In der Praxis bedeutet dies, dass die thailändischen Steuerbehörden nun Informationen über Offshore-Bankkonten, Zinserträge und bestimmte Anlageerträge von in Thailand ansässigen Personen erhalten können.
Das CRS nicht neu, was steuerpflichtiges Einkommen darstellt.
Nach thailändischem Recht wird die Steuer auf das Einkommen, nicht auf das Kapital erhoben.
Die bloße Überweisung von Geld nach Thailand begründet an sich keine Steuerpflicht.
Entscheidend bleibt die Art der Gelder und nicht deren Bewegung.
Ersparnisse aus den Vorjahren, bereits im Ausland versteuertes Kapital, Erbschaften und andere nicht einkommensbezogene Einnahmen werden nicht automatisch steuerpflichtig, nur weil sie nach Thailand transferiert werden.
Die Regelung zu Geldtransfers im Kontext
Jüngste Änderungen bei der Behandlung von Einkünften aus dem Ausland haben zu zahlreichen Missverständnissen geführt.
Für thailändische Steueransässige, die sich üblicherweise mehr als 180 Tage im Land aufhalten, können nach Thailand überwiesene ausländische Einkünfte unabhängig vom Zeitpunkt ihrer Erzielung der Besteuerung unterliegen.
Diese Regel gilt jedoch nur für Einkünfte im Sinne des Steuergesetzes.
Nicht alle eingehenden Transfers werden dadurch in steuerpflichtiges Einkommen umgewandelt.
In der Praxis führt dies nicht zu einer Ausweitung des Anwendungsbereichs der Steuer, sondern vielmehr zu erhöhten Erwartungen an die Steuerzahler hinsichtlich ihrer Fähigkeit, die Art der von ihnen überwiesenen Gelder zu identifizieren und zu erläutern.

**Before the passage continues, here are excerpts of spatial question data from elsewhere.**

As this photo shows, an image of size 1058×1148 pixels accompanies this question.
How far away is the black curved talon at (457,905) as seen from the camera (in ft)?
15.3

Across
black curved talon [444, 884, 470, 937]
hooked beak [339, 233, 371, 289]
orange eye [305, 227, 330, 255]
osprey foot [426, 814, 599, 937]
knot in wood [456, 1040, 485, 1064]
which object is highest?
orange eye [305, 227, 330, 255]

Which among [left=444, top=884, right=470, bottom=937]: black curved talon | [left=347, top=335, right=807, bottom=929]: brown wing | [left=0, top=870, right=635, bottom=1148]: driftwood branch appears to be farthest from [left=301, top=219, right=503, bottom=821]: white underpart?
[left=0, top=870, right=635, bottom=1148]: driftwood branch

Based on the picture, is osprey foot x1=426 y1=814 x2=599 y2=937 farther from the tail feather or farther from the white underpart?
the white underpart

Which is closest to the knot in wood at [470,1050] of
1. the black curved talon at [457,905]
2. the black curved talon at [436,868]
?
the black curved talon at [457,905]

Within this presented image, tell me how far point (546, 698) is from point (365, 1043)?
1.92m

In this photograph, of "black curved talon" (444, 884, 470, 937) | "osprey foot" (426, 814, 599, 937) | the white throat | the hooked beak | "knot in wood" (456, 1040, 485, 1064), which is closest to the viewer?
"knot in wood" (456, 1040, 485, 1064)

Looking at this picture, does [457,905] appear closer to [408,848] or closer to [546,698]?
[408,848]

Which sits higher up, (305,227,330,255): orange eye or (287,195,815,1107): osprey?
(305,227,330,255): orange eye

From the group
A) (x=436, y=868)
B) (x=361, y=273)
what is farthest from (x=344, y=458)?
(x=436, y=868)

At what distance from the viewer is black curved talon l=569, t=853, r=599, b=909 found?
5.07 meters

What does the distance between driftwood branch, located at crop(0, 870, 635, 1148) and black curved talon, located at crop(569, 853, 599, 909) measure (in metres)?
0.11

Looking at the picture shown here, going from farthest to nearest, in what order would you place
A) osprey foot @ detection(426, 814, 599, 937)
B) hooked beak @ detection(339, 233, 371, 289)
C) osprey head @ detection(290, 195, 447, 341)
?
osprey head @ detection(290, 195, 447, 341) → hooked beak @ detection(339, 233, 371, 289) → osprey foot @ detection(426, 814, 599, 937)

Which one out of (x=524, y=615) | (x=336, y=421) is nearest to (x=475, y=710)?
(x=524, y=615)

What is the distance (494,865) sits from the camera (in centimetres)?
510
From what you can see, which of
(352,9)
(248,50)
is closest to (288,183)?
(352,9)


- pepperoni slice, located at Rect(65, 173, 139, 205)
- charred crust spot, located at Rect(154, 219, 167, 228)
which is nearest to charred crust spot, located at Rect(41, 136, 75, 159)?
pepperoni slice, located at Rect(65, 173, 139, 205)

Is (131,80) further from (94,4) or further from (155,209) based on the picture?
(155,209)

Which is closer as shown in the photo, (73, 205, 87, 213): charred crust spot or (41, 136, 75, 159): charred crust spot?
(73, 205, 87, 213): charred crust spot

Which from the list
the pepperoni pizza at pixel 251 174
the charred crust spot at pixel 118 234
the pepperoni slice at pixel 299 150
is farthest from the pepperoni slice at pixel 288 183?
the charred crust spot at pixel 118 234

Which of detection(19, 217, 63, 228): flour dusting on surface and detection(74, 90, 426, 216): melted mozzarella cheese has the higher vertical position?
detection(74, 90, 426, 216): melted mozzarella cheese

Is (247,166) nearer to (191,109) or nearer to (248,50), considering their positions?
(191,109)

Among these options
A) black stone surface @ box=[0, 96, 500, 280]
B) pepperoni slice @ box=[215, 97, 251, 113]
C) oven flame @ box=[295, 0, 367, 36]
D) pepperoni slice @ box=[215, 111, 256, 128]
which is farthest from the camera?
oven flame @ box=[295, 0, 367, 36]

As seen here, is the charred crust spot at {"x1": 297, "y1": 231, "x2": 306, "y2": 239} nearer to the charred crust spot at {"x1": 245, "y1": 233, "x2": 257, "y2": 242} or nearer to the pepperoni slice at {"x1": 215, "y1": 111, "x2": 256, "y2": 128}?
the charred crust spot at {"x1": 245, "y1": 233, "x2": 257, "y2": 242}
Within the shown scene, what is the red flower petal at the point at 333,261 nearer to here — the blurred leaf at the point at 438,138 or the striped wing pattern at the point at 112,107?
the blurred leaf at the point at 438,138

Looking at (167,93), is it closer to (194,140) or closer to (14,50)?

Das CRS ist ein Instrument zur Einhaltung von Vorschriften und kein Mechanismus zur Wahrnehmung
Das CRS wird oft als „Steuereinzugssystem“ bezeichnet.
Diese Beschreibung ist ungenau.
Es handelt sich eher um einen Rahmen für die Einhaltung von Vorschriften und die Überprüfung.
Das Vorhandensein von Offshore-Konten oder ausländischen Kapitalerträgen löst an sich keine Besteuerung aus.
Die Änderung durch den CRS besteht in der Annahme, dass diese Informationen außerhalb des Zugriffs der Steuerbehörden liegen.
In diesem Zusammenhang sind Dokumentation und Konsistenz wichtig.
Steuerpositionen, die gerechtfertigt, dokumentiert und mit der geltenden Gesetzgebung vereinbar sind, bleiben vertretbar.
Gezahlte ausländische Steuern und Doppelbesteuerungsabkommen
Thailand hält weiterhin an seinem umfangreichen Netz von Doppelbesteuerungsabkommen (DBA) fest.
Im Ausland besteuerte Einkünfte können je nach Abkommen und Umständen in Thailand steuerfrei sein oder für eine Anrechnung ausländischer Steuern in Frage kommen.
Die Herausforderung für viele im Ausland lebende Ausländer besteht nicht im fehlenden Rechtsschutz, sondern in der praktischen Verwaltung der Nachweise, um sicherzustellen, dass ausländische Steuerzahlungen, Einkommensklassifizierungen und deren Zeitpunkt klar belegt sind.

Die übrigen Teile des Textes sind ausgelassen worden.